In the previous _DenseLayer, the layer names were'norm.1','relu.1','conv.1','norm.2','relu.2', and'conv.2' with dots. However, dots are not available in the current _DenseLayer. It just inherits and renames DenseNet to use the old weights file in the current model. You can see the inheritance source DenseNet at here.

class DenseNet(nn.Module):
    r"""Densenet-BC model class, based on
    `"Densely Connected Convolutional Networks" <https://arxiv.org/pdf/1608.06993.pdf>`_

    Args:
        growth_rate (int) - how many filters to add each layer (`k` in paper)
        block_config (list of 4 ints) - how many layers in each pooling block
        num_init_features (int) - the number of filters to learn in the first convolution layer
        bn_size (int) - multiplicative factor for number of bottle neck layers
          (i.e. bn_size * k features in the bottleneck layer)
        drop_rate (float) - dropout rate after each dense layer
        num_classes (int) - number of classification classes
        memory_efficient (bool) - If True, uses checkpointing. Much more memory efficient,
          but slower.
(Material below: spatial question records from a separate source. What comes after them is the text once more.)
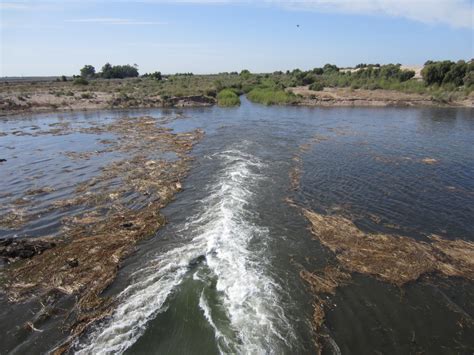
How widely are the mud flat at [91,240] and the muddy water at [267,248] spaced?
0.59 meters

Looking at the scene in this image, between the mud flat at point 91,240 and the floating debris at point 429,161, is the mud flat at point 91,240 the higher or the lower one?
the higher one

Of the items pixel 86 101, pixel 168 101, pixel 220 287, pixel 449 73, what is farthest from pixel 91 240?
pixel 449 73

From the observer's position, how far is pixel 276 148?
95.7 ft

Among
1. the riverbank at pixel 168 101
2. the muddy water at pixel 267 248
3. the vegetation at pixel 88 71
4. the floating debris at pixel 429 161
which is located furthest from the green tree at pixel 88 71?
the floating debris at pixel 429 161

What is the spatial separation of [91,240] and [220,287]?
254 inches

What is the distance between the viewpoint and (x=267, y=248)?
12.9 metres

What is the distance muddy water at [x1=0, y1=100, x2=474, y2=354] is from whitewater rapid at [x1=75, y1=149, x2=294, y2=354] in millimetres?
43

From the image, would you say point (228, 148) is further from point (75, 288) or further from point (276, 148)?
point (75, 288)

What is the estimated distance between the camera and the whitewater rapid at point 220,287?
8.69 m

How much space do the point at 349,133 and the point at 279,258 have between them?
2750 cm

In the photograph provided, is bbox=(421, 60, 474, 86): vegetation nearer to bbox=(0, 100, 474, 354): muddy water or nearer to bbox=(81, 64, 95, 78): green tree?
bbox=(0, 100, 474, 354): muddy water

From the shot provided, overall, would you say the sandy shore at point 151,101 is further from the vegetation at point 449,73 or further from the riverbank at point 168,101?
the vegetation at point 449,73

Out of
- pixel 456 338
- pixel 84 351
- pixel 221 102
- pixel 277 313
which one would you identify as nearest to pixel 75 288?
pixel 84 351

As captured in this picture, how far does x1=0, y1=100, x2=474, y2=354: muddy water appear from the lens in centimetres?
887
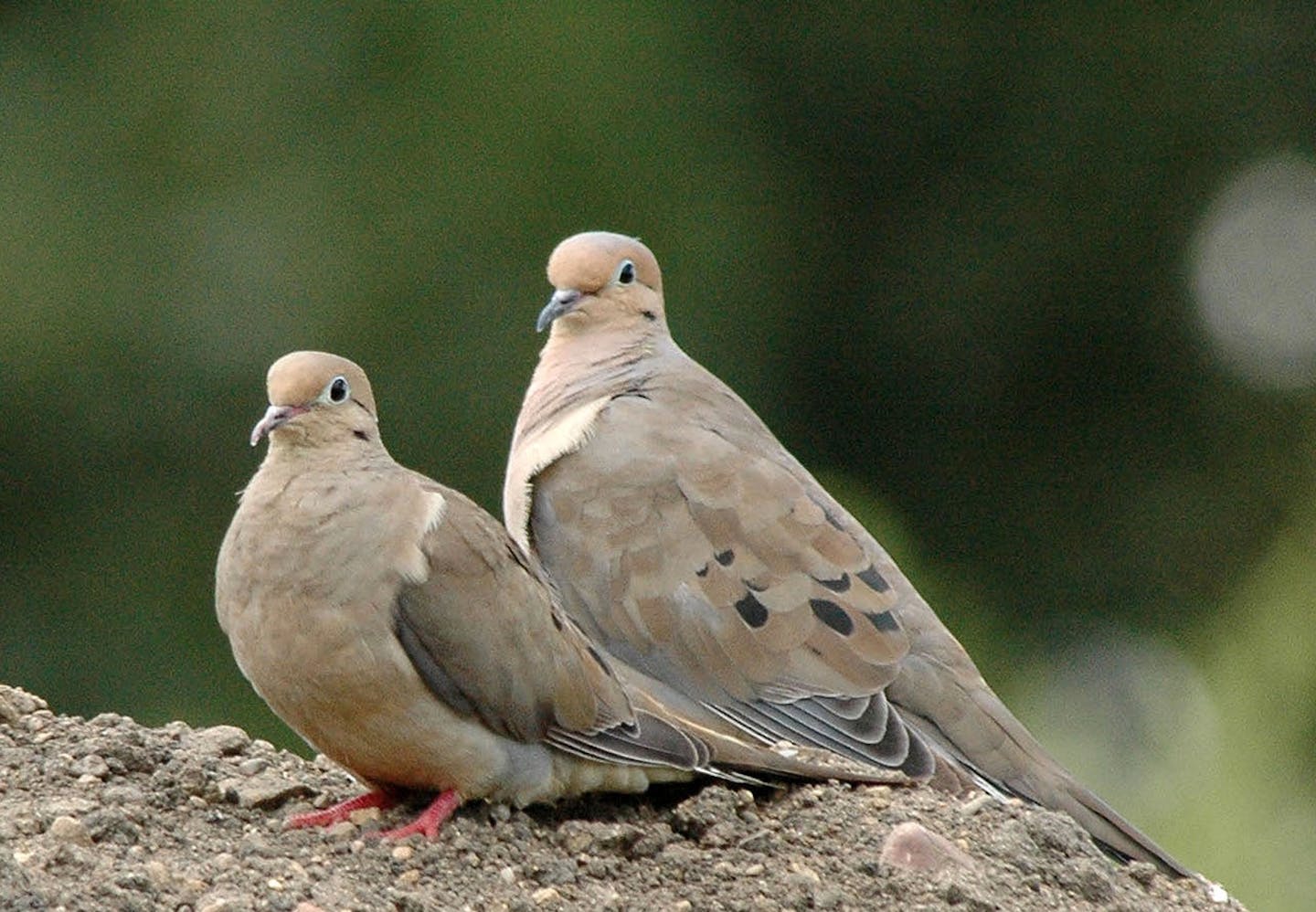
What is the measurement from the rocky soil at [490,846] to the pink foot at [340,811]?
36mm

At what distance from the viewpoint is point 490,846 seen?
521cm

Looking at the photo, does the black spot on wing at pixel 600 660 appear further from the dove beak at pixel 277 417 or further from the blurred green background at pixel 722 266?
the blurred green background at pixel 722 266

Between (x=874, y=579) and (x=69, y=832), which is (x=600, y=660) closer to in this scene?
(x=69, y=832)

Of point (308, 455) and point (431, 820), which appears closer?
point (431, 820)

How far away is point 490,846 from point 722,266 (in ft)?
45.6

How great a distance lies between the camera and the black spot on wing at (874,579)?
22.3ft

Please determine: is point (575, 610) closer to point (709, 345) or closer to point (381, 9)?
point (709, 345)

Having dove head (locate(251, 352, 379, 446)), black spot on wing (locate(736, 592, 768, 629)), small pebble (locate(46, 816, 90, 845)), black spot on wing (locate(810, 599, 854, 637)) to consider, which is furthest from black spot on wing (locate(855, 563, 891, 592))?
small pebble (locate(46, 816, 90, 845))

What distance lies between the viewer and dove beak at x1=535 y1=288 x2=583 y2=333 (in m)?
7.25

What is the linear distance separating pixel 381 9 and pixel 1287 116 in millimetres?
6090

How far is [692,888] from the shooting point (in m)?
5.12

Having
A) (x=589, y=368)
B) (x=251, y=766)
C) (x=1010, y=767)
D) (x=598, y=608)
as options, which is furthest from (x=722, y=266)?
(x=251, y=766)

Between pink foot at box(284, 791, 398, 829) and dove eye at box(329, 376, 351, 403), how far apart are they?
0.73m

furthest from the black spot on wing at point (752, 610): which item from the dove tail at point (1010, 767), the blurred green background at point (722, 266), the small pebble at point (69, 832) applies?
the blurred green background at point (722, 266)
Default: *False*. See `"paper" <https://arxiv.org/pdf/1707.06990.pdf>`_
    """

    def __init__(self, growth_rate=32, block_config=(6, 12, 24, 16),
                 num_init_features=64, bn_size=4, drop_rate=0, num_classes=1000, memory_efficient=False):

        super(DenseNet, self).__init__()

        # First convolution
        self.features = nn.Sequential(OrderedDict([
            ('conv0', nn.Conv2d(3, num_init_features, kernel_size=7, stride=2,
                                padding=3, bias=False)),
            ('norm0', nn.BatchNorm2d(num_init_features)),
            ('relu0', nn.ReLU(inplace=True)),
            ('pool0', nn.MaxPool2d(kernel_size=3, stride=2, padding=1)),
        ]))

        # Each denseblock
        num_features = num_init_features
        for i, num_layers in enumerate(block_config):
            block = _DenseBlock(
                num_layers=num_layers,
                num_input_features=num_features,
                bn_size=bn_size,
                growth_rate=growth_rate,
                drop_rate=drop_rate,
                memory_efficient=memory_efficient
            )
            self.features.add_module('denseblock%d' % (i + 1), block)
            num_features = num_features + num_layers * growth_rate
            if i != len(block_config) - 1:
                trans = _Transition(num_input_features=num_features,
                                    num_output_features=num_features // 2)
                self.features.add_module('transition%d' % (i + 1), trans)
                num_features = num_features // 2

        # Final batch norm
        self.features.add_module('norm5', nn.BatchNorm2d(num_features))

        # Linear layer
        self.classifier = nn.Linear(num_features, num_classes)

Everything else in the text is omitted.